Scene question records
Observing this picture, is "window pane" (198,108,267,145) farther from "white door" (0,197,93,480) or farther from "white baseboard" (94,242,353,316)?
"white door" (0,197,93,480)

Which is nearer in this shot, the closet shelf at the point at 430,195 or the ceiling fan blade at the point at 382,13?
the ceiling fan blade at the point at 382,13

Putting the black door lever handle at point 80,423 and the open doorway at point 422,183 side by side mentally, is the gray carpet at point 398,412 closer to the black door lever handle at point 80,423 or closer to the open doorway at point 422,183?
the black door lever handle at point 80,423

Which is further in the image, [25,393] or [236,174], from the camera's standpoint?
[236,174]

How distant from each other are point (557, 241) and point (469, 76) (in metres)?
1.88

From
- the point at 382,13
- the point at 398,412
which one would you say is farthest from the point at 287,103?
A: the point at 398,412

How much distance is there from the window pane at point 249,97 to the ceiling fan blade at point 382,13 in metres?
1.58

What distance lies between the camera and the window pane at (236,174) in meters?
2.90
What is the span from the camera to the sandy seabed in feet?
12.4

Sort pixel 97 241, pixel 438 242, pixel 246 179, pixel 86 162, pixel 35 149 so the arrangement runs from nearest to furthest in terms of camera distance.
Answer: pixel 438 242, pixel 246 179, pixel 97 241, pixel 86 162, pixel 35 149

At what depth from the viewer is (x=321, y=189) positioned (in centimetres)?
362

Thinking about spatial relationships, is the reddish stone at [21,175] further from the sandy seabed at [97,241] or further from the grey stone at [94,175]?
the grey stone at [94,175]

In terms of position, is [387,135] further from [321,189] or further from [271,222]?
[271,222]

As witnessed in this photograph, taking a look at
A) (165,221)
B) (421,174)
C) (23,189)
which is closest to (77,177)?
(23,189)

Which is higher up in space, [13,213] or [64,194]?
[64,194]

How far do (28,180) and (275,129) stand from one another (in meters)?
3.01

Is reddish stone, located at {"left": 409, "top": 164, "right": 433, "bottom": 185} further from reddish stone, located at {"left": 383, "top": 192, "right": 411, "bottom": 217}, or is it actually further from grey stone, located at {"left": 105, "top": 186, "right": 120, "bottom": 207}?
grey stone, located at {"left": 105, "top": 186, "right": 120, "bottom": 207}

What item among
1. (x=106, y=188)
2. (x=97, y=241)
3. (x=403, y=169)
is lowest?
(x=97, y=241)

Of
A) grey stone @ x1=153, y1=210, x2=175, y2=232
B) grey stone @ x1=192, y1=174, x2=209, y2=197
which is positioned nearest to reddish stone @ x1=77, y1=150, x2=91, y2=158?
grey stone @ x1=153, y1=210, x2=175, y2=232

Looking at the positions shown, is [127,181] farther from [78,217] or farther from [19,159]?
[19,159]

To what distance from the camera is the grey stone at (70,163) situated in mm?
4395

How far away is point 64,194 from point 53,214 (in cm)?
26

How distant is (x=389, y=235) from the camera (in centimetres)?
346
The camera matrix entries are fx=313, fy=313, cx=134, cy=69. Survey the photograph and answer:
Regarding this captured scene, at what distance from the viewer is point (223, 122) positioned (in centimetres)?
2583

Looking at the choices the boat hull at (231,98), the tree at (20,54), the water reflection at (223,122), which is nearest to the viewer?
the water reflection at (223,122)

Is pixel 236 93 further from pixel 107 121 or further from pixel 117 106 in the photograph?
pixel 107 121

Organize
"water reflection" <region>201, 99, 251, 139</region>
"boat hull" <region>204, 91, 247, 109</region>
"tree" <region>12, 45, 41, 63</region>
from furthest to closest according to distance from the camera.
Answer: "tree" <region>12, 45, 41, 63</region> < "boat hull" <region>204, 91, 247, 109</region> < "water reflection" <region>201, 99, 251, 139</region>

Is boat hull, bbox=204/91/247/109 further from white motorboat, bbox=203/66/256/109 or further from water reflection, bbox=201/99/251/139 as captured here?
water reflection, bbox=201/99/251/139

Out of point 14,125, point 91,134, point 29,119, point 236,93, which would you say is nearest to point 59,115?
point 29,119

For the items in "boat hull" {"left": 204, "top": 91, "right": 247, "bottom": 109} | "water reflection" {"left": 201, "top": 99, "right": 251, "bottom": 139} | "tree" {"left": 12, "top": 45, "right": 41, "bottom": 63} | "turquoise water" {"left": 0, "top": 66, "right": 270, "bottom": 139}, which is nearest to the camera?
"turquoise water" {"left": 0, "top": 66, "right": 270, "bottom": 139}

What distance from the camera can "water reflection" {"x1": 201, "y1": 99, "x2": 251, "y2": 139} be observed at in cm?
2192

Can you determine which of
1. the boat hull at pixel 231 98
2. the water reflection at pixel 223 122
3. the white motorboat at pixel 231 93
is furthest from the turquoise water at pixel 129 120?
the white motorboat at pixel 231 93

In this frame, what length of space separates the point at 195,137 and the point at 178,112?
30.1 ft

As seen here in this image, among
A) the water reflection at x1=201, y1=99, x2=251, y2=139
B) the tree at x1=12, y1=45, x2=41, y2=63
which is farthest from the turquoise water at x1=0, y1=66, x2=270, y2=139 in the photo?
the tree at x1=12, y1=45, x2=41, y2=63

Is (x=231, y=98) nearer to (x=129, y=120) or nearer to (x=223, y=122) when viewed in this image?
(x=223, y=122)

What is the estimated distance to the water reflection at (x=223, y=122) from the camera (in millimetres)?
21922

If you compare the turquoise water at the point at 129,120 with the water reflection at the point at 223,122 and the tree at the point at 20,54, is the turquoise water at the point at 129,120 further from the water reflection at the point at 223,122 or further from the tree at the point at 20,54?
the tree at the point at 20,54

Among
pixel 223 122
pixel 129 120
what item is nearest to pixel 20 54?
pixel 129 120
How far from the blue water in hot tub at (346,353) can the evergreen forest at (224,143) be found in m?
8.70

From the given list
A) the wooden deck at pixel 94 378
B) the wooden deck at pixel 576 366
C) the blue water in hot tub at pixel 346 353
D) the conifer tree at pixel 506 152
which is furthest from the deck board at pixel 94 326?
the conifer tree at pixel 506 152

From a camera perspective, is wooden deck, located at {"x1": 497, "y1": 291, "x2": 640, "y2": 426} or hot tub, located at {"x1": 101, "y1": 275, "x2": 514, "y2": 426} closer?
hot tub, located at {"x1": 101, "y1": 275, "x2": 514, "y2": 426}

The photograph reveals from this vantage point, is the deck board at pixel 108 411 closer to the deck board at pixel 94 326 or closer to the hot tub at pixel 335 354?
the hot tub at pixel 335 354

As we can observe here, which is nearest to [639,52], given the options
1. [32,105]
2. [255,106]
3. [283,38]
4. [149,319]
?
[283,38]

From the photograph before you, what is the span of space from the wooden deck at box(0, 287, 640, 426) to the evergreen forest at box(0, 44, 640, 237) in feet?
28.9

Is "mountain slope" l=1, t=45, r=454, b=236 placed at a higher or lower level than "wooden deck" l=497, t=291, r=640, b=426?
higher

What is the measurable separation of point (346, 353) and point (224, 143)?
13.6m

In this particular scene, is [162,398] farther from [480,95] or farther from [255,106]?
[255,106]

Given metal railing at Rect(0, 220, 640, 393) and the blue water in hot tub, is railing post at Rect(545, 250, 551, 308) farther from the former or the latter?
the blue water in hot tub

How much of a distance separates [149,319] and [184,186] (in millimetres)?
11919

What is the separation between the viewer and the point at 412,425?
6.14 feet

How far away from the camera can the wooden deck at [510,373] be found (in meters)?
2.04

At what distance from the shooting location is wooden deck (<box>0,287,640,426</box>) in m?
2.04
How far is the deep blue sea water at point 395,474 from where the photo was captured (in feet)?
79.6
--
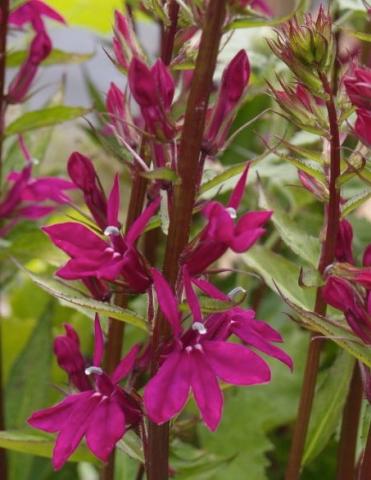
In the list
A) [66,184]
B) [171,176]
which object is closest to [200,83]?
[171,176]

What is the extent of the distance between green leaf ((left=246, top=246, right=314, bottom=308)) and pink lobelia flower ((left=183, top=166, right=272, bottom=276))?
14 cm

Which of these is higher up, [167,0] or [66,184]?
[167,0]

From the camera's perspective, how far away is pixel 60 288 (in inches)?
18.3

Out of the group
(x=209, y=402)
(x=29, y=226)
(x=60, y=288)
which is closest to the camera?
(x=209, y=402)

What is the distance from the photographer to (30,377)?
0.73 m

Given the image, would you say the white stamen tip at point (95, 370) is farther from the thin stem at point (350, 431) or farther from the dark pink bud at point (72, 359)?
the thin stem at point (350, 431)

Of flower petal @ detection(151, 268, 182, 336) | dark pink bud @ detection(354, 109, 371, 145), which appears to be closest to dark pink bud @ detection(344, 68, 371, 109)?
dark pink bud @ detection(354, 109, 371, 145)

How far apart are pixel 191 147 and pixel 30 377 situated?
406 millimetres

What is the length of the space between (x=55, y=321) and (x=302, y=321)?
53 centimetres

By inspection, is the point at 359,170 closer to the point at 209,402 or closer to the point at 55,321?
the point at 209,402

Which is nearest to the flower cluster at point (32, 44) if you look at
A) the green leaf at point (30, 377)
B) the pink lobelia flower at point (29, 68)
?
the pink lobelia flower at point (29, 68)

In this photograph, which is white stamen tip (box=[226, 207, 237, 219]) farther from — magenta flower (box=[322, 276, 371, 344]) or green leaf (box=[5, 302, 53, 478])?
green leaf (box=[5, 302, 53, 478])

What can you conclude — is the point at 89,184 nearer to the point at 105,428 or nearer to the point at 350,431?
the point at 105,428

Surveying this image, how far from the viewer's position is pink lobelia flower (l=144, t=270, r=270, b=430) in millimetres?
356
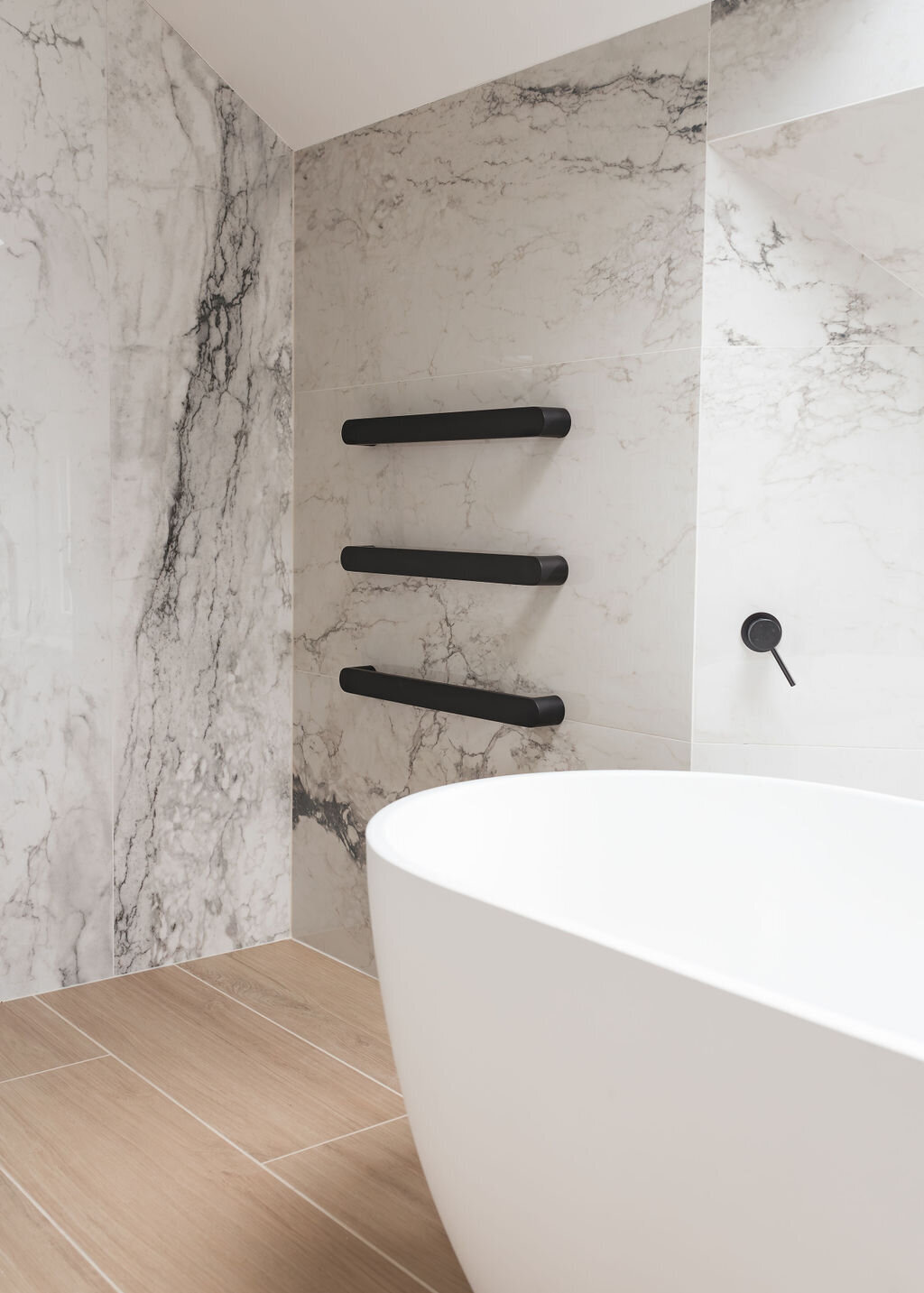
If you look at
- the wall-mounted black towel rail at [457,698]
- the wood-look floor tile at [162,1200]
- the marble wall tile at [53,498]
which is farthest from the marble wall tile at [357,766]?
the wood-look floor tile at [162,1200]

▸ Exercise task
Show, copied in full, every line of the material above that contains the string "length". Case counts.

▸ Exercise solution
In this frame, what length of space separates the point at 195,137 and the point at 178,112?
What is the length of the space between (x=55, y=321) and (x=302, y=321)?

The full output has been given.